Input data -
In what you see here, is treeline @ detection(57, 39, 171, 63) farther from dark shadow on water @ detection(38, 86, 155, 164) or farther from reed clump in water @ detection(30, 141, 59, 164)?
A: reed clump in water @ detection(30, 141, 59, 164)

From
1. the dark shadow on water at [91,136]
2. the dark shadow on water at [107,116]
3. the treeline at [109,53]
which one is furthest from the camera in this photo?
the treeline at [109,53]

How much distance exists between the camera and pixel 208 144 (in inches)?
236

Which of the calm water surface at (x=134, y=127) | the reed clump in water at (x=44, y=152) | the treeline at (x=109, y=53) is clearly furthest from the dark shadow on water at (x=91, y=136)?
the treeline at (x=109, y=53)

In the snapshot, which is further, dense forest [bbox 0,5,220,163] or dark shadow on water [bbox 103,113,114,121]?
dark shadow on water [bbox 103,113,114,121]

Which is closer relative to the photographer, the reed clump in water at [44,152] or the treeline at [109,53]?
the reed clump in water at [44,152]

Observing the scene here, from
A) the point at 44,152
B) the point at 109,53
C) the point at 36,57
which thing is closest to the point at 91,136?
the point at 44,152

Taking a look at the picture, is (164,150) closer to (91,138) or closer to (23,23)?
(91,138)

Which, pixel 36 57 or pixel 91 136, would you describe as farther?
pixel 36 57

---

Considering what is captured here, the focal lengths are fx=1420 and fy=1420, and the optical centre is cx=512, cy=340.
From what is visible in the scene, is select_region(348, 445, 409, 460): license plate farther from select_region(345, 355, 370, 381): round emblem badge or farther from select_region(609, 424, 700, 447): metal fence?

* * *

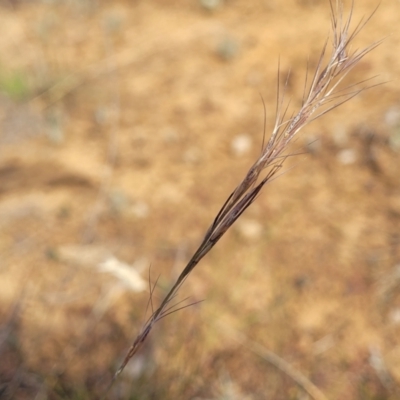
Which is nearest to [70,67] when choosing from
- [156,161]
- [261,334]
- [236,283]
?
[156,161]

Problem to work on - Quote the stretch from the line containing "In what you" through the line containing "A: reed clump", both included, character for character.

Solution for this task -
In what you see here, is treeline @ detection(57, 39, 171, 63) farther from dark shadow on water @ detection(38, 86, 155, 164) or farther from reed clump in water @ detection(30, 141, 59, 164)?
A: reed clump in water @ detection(30, 141, 59, 164)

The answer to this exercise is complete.